**Problem:** Except for the pictures, write out all the records that follow exactly.

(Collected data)
· · · · ·
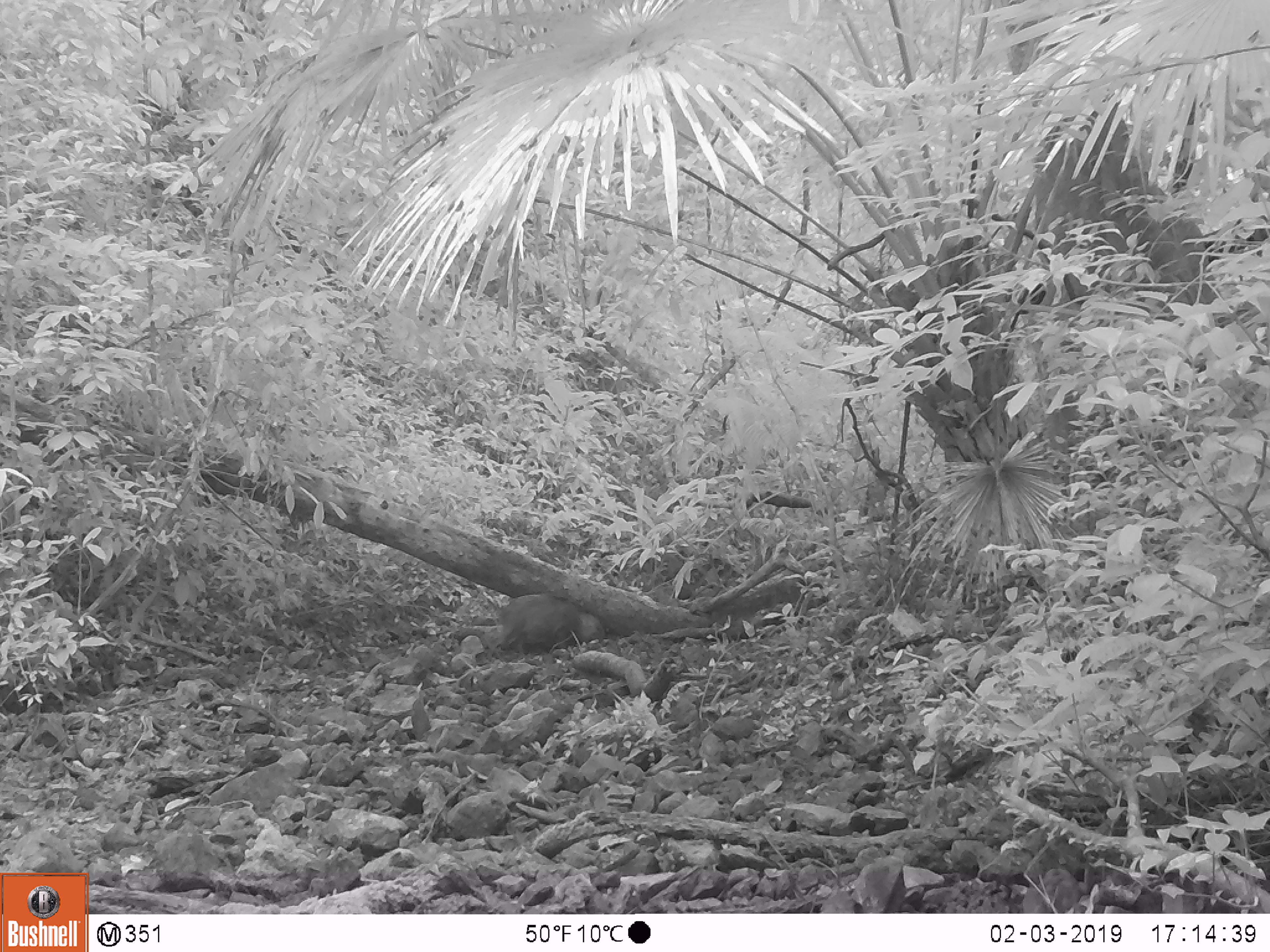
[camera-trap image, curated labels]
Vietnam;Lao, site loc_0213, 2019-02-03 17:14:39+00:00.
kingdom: Animalia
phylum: Chordata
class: Mammalia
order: Artiodactyla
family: Suidae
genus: Sus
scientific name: Sus scrofa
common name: eurasian wild pig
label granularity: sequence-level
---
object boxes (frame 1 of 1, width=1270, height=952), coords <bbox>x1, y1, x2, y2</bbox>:
eurasian wild pig: <bbox>485, 593, 606, 659</bbox>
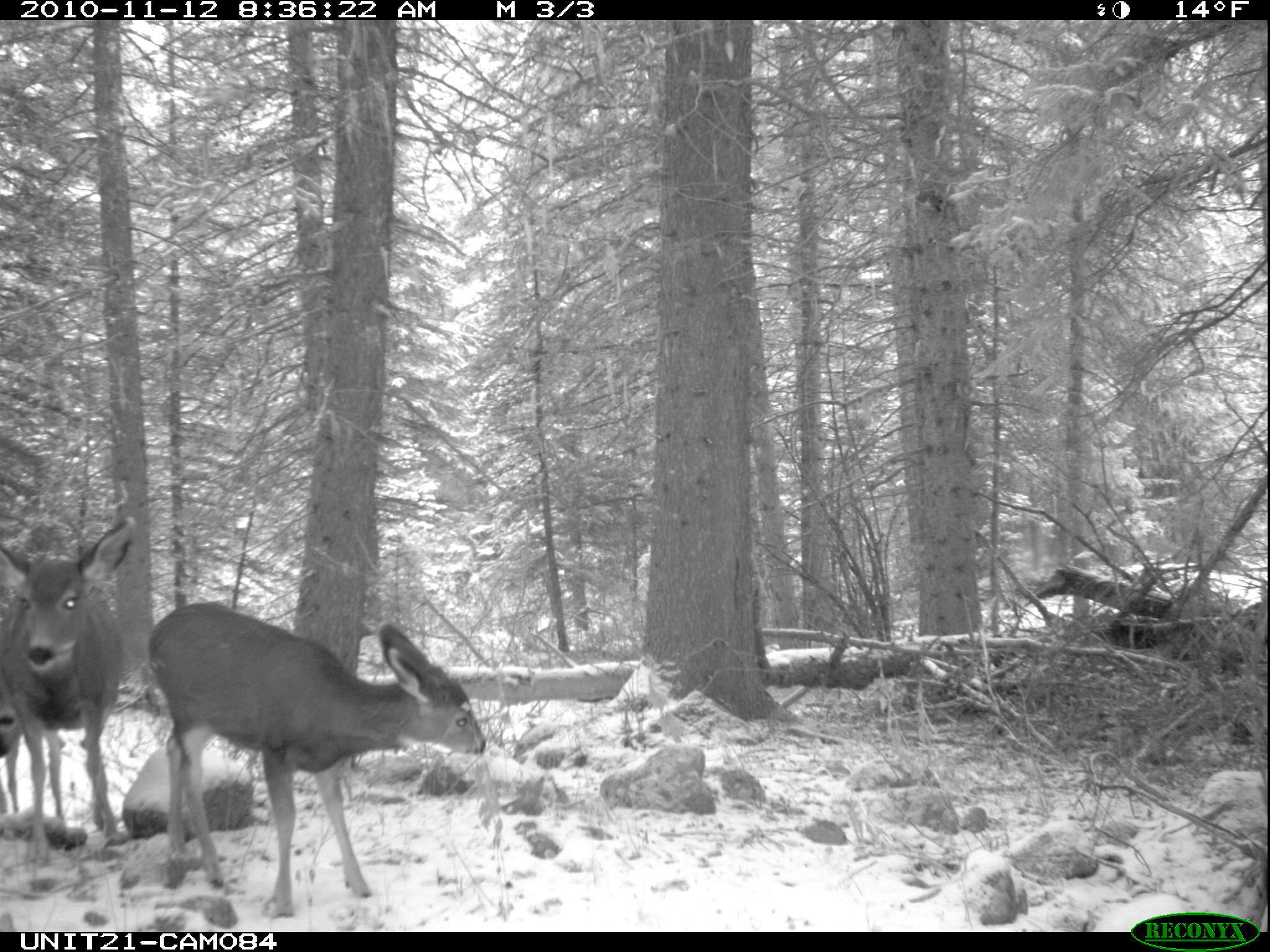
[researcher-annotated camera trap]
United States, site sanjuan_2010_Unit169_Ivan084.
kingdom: Animalia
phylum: Chordata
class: Mammalia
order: Artiodactyla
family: Cervidae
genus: Odocoileus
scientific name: Odocoileus hemionus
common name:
· · · · ·
**Result for this exercise:**
[camera-trap image, curated labels]
Vietnam;Lao, site loc_0213, 2019-02-03 17:14:39+00:00.
kingdom: Animalia
phylum: Chordata
class: Mammalia
order: Artiodactyla
family: Suidae
genus: Sus
scientific name: Sus scrofa
common name: eurasian wild pig
label granularity: sequence-level
---
object boxes (frame 1 of 1, width=1270, height=952), coords <bbox>x1, y1, x2, y2</bbox>:
eurasian wild pig: <bbox>485, 593, 606, 659</bbox>
[researcher-annotated camera trap]
United States, site sanjuan_2010_Unit169_Ivan084.
kingdom: Animalia
phylum: Chordata
class: Mammalia
order: Artiodactyla
family: Cervidae
genus: Odocoileus
scientific name: Odocoileus hemionus
common name:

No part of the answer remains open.